Pascal souligne ici la solidarité des différents aspects de la vérité qui s’enchaînent entre eux. Ce fragment signifie que la connaissance de l’un de ces termes, connaissance de la vraie religion, vrai bien, vraie vertu et vraie nature de l’homme implique nécessairement celle des autres, et que l’une d’elle mène nécessairement aux autres.

On devine dans ces lignes une rémanence de l’esprit géométrique.

Il associe en l’occurrence plusieurs problèmes les uns aux autres, comme il l’a fait par exemple dans les Lettres de A. Dettonville pour la connaissance des doubles onglets et des demi-solides de rotation des trilignes. Voir Lettre à Carcavy, OC IV, éd. J. Mesnard, p. 435 sq.
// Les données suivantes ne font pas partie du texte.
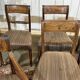 Série de 4 chaises + 2 fauteuils anglais en acajou fin XIXème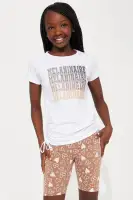 Mini The Heart Of Melaninaire Bike Short Set(Mocha/combo,4)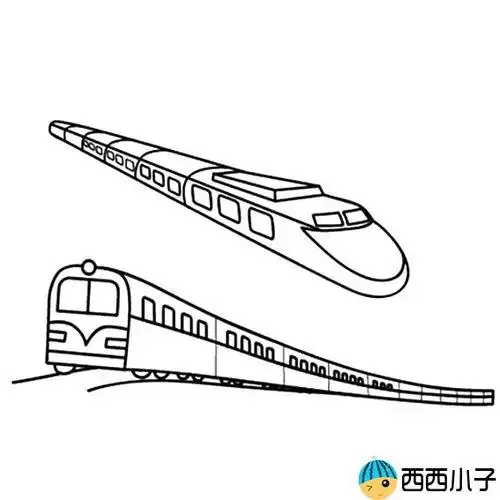 笔画高铁简笔画侧面 搜狗图片搜索高铁火车简笔画怎么画带步骤图彩色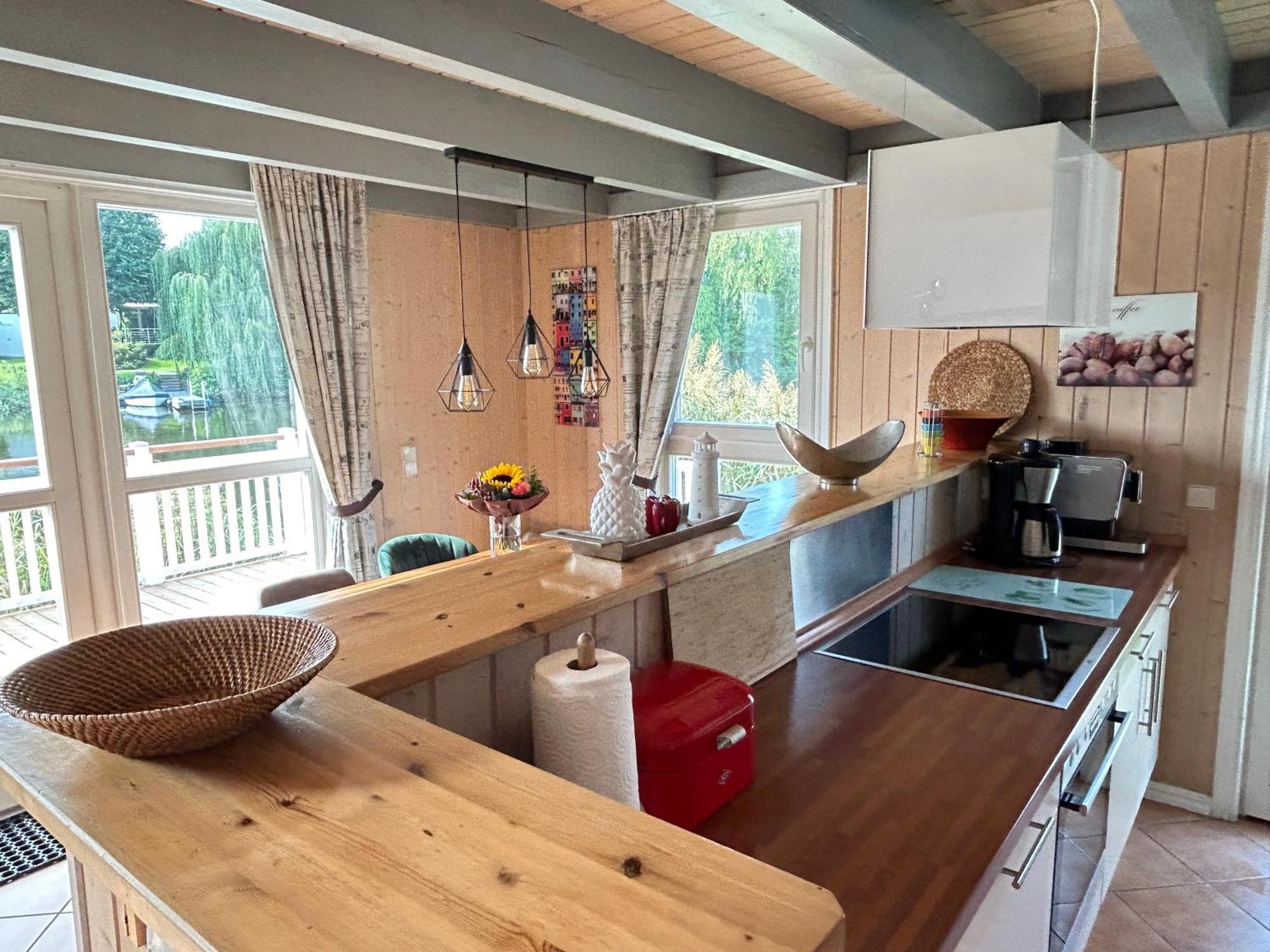 Ferienhaus Mit Wasserterrasse - Mit Sauna Und Kamin - Inklusive Nebenkosten Wendisch Rietz Extérieur photo
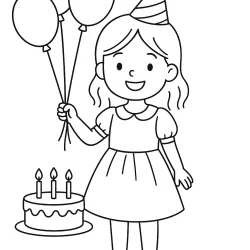 Menina para imprimir e colorir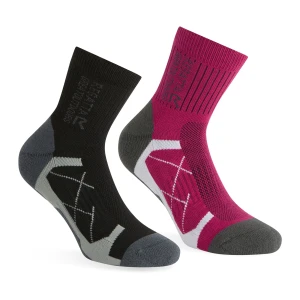 Regatta   Skarpety damskie outdoorowe Ladies 2-pak Czarny, Rozmiar: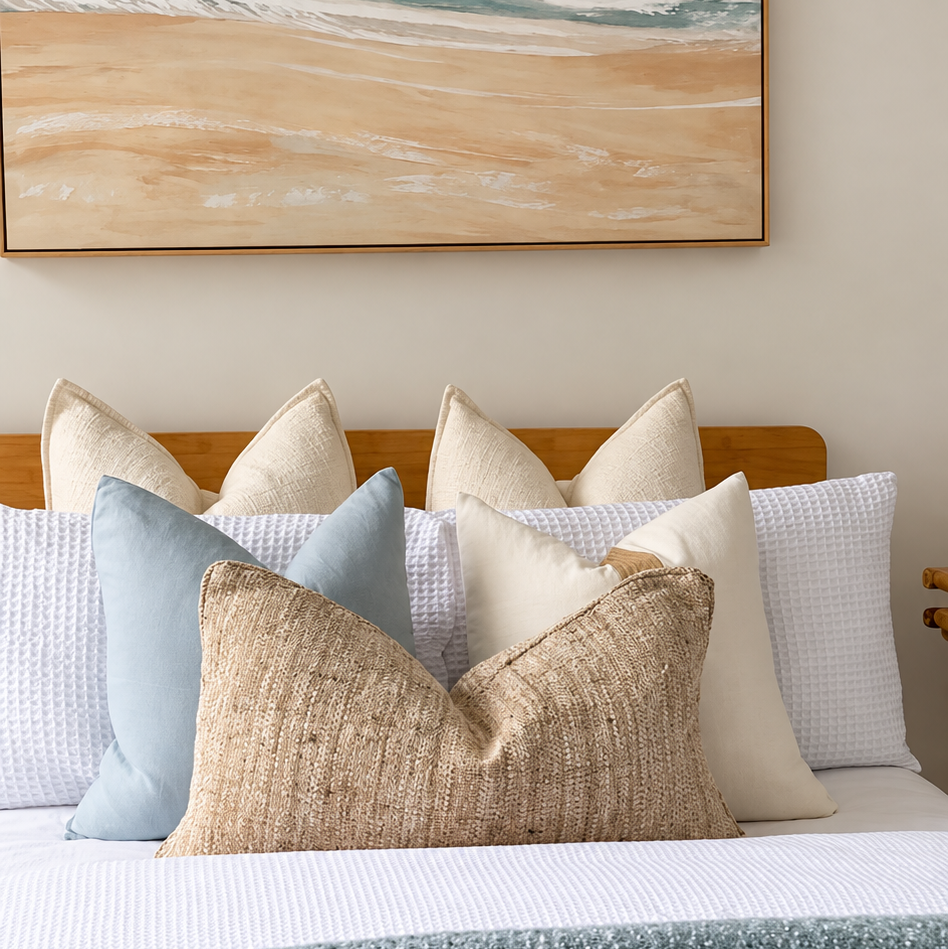 Handwoven Oatmeal Cushion Covers - Two Sizes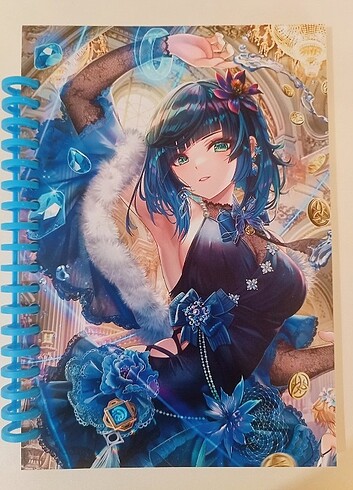 Genshin İmpact Anime A5 Spiralli Defter 50 Yaprak
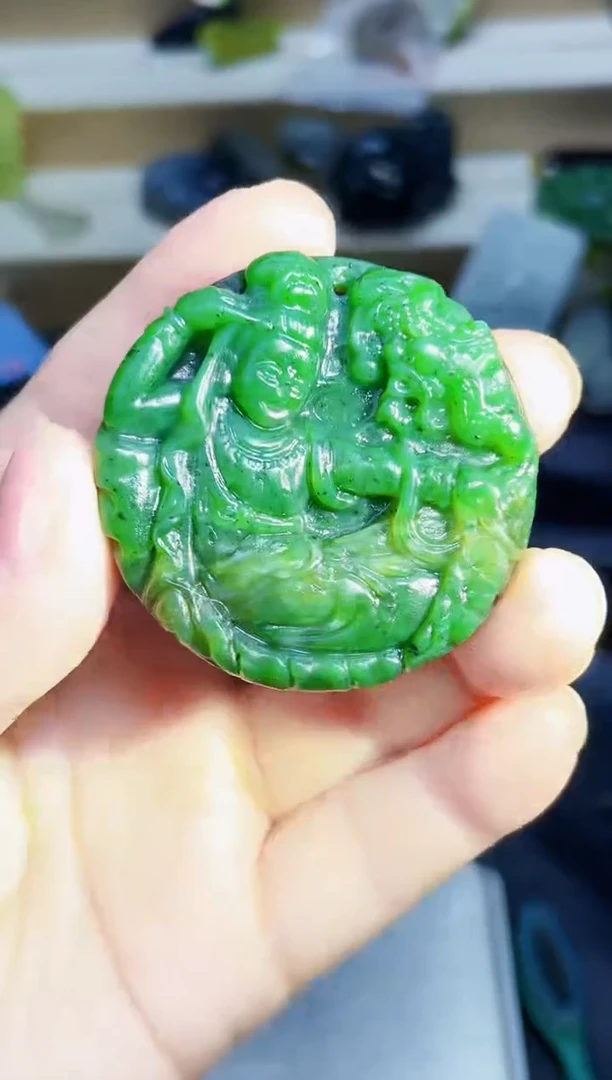 颈饰未镶嵌和田玉1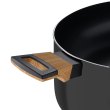 Каструля Bergner Earth black, 28см, 6л, з кришкою (BG-32037-BK)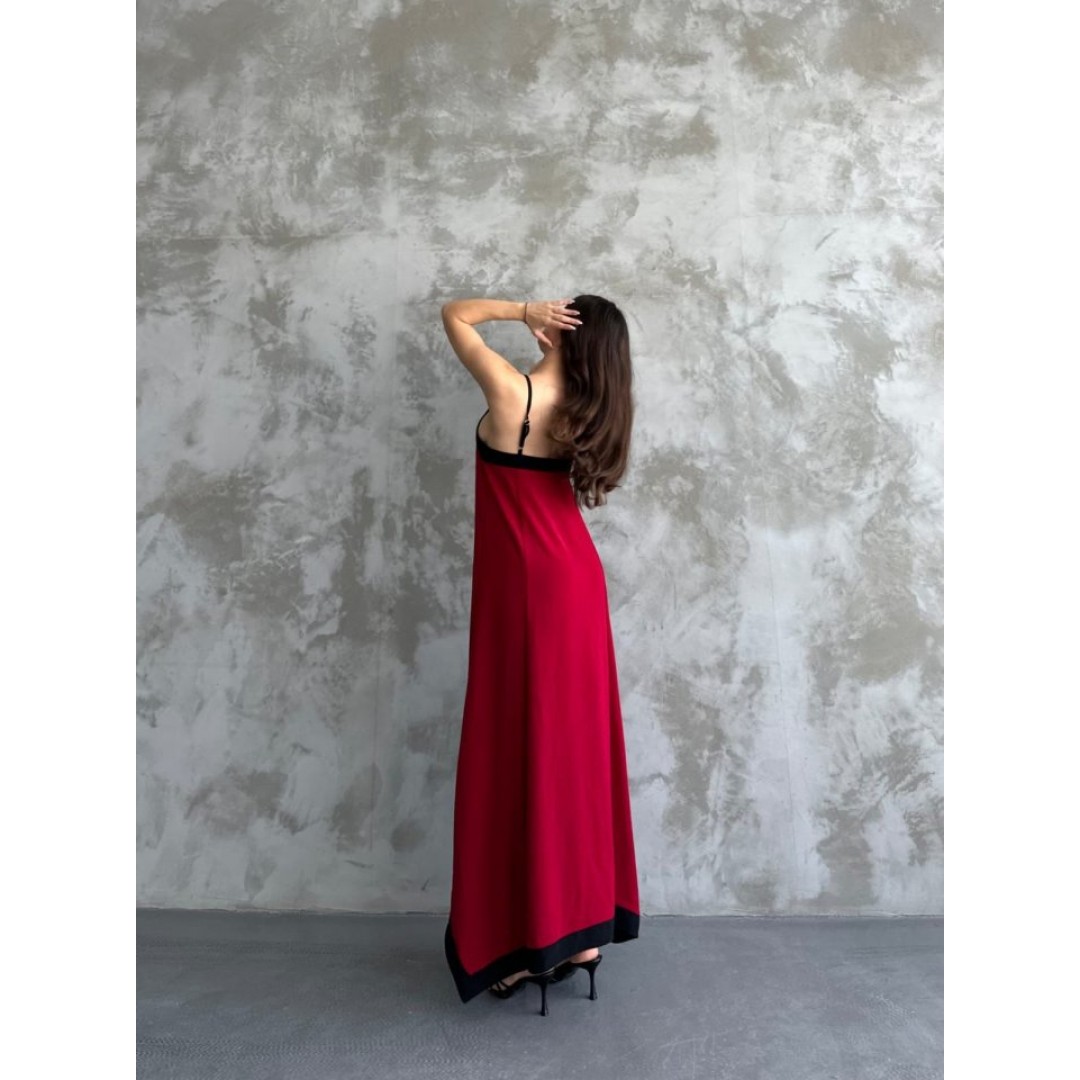 Askılı Maxi Boy Elbise - 160362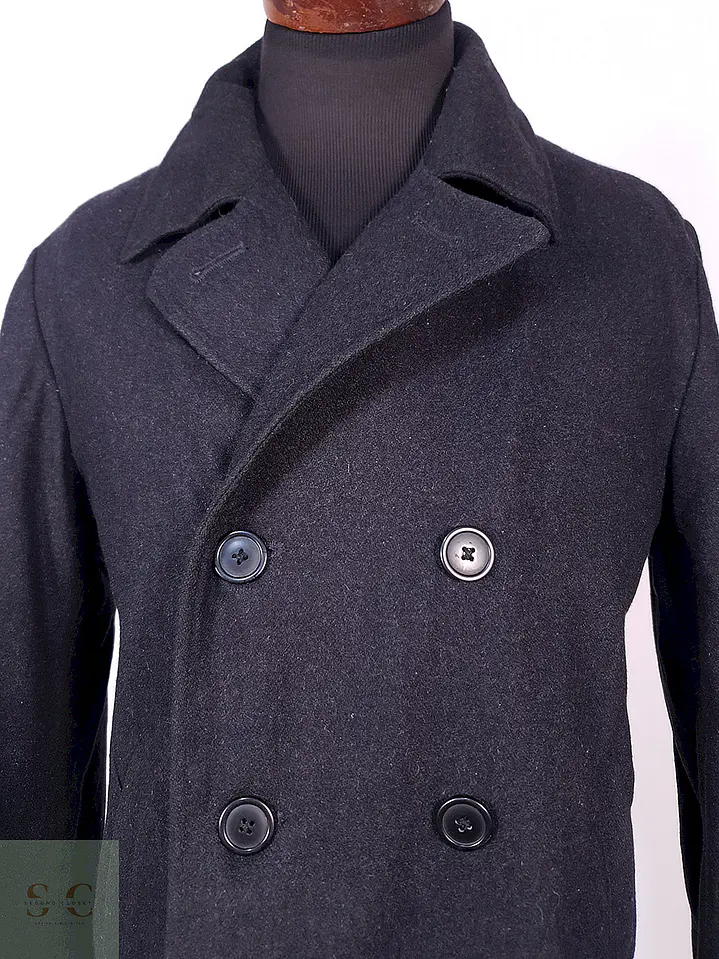 Abrigo Marinero Croft and Barrow Plomo 50% Lana Talla M 5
Pour trouver les dimensions du solide engendré par la rotation du triligne CAF autour de l’axe CF, Pascal le considère comme coupé par des demi-cercles RYS parallèles à sa base. Il construit ensuite un second solide, qu’il appelle double onglet, formé par des triangles rectangles isocèles MNZ, dont il est à même de trouver les mesures. Il lui suffit alors de greffer les deux solides l’un sur l’autre en prenant pour axe commun CF. Le rapport de chaque demi-cercle RYS à chaque triangle MNZ est constant. Les deux solides sont donc dans le même rapport que ces éléments, et l’un des solides, s’il est connu, conduit à la connaissance de l’autre. Voir Descotes Dominique, Pascal. Le calcul et la théologie, Pour la Science, coll. Les génies de la science, n° 16, août-novembre 2003, p. 47-49.

 

Demi solide - Double onglet - Greffe des deux solides

(Images © Pour la Science)

 

Mais, dans le présent fragment, Pascal ne se borne pas à associer deux termes ; il en associe jusqu’à quatre, qui étant tous solidaires, sont autant de voies qui conduisent chacun à la connaissance des autres.